Age of Enlightenment
See also: Scientific Racism#Origins of scientific racismAs noted earlier, scientists attempted to classify Homo sapiens based on a geographic arrangement of human populations based on skin color, others simply on geographic location, shape, stature, food habits, and other distinguishing characteristics. In the 18th century, scientists began to include behavioral or psychological traits in their reported observations- which often had derogatory or demeaning implications – and often assumed that those behavioral or psychological traits were related to their race, and therefore, innate and unchangeable. Other areas of interest were to determine the exact number of races, categorize and name them, and examine the primary and secondary causes of variation between groups.
The Great Chain of Being, a medieval idea that there was a hierarchical structure of life from the most fundamental elements to the most perfect, began to encroach upon the idea of race. As taxonomy grew, scientists began to assume that the human species could be divided into distinct subgroups. One’s “race” necessarily implied that one group had certain character qualities and physical dispositions that differentiated it from other human populations. Society gave different values to those differentiations, which essentially created a gap between races by deeming one race superior or inferior to another race, thus a hierarchy of races. In this way, science was used as justification for unfair treatment of different human populations.

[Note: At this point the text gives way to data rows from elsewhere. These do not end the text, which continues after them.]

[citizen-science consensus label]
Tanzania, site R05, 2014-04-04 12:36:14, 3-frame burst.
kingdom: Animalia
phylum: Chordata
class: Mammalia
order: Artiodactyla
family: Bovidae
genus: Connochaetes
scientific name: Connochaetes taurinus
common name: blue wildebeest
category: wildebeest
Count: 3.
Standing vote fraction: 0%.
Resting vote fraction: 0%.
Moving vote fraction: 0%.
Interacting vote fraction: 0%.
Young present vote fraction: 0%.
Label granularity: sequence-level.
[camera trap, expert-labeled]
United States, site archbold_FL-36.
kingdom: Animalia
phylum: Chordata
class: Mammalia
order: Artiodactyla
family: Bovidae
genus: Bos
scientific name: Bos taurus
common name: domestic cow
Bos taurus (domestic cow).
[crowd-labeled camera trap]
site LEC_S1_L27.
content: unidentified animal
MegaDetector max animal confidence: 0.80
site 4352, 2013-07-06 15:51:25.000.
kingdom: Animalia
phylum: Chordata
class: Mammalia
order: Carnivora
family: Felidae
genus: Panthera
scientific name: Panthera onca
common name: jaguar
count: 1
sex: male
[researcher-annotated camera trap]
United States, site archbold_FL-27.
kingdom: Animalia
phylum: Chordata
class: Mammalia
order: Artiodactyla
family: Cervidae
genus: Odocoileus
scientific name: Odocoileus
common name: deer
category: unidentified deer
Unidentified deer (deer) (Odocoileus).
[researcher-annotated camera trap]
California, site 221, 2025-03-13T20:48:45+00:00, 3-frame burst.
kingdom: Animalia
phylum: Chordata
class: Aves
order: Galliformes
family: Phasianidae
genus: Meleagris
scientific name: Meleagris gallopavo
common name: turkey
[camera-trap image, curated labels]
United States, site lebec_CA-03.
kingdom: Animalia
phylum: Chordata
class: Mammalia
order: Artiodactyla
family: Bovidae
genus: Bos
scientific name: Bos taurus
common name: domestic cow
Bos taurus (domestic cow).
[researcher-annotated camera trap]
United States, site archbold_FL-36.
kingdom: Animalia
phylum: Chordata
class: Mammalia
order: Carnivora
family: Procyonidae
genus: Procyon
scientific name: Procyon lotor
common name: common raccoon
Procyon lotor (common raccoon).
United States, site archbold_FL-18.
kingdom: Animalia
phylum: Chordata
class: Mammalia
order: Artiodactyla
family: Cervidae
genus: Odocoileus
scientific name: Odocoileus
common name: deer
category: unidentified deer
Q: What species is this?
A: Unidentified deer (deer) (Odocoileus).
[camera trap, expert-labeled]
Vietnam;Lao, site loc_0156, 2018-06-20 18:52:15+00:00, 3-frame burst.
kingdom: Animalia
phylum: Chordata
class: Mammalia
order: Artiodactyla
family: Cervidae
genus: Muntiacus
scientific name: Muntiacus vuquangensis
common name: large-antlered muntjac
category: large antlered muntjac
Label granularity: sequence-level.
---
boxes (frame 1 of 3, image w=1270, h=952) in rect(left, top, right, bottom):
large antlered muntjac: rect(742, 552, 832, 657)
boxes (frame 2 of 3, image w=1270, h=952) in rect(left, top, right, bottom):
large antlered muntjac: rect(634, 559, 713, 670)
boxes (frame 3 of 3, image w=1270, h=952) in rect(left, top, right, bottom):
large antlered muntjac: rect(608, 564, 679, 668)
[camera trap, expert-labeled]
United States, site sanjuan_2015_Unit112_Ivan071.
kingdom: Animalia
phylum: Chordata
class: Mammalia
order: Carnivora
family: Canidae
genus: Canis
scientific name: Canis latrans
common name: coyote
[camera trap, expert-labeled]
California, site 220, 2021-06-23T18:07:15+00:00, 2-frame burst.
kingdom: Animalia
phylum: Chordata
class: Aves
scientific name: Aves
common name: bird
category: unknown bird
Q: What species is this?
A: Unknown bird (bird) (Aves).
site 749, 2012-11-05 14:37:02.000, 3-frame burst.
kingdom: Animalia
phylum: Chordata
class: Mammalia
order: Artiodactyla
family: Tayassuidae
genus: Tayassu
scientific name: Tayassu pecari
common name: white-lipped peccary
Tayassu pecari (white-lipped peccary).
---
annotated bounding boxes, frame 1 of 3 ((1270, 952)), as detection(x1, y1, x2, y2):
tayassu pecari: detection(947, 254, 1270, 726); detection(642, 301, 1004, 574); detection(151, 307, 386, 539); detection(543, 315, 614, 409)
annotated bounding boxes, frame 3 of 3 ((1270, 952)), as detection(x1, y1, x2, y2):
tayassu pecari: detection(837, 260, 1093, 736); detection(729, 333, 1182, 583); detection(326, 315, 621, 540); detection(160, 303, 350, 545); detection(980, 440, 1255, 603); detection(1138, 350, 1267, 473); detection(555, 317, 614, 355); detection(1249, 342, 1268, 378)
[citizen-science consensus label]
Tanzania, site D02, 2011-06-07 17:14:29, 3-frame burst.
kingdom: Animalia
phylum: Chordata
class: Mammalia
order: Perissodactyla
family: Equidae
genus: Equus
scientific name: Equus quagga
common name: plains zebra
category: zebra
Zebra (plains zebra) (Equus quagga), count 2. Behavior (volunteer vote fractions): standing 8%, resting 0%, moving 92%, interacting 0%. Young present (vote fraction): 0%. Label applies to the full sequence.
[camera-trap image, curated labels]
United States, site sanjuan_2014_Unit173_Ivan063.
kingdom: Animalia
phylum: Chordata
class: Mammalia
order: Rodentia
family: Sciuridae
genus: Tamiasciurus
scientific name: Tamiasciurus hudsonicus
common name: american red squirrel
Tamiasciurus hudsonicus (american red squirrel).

The systematization of race concepts during the Enlightenment period brought with it the conflict between monogenism (a single origin for all human races) and polygenism (the hypothesis that races had separate origins). This debate was originally cast in creationist terms as a question of one versus many creations of humanity, but continued after evolution was widely accepted, at which point the question was given in terms of whether humans had split from their ancestral species one or many times.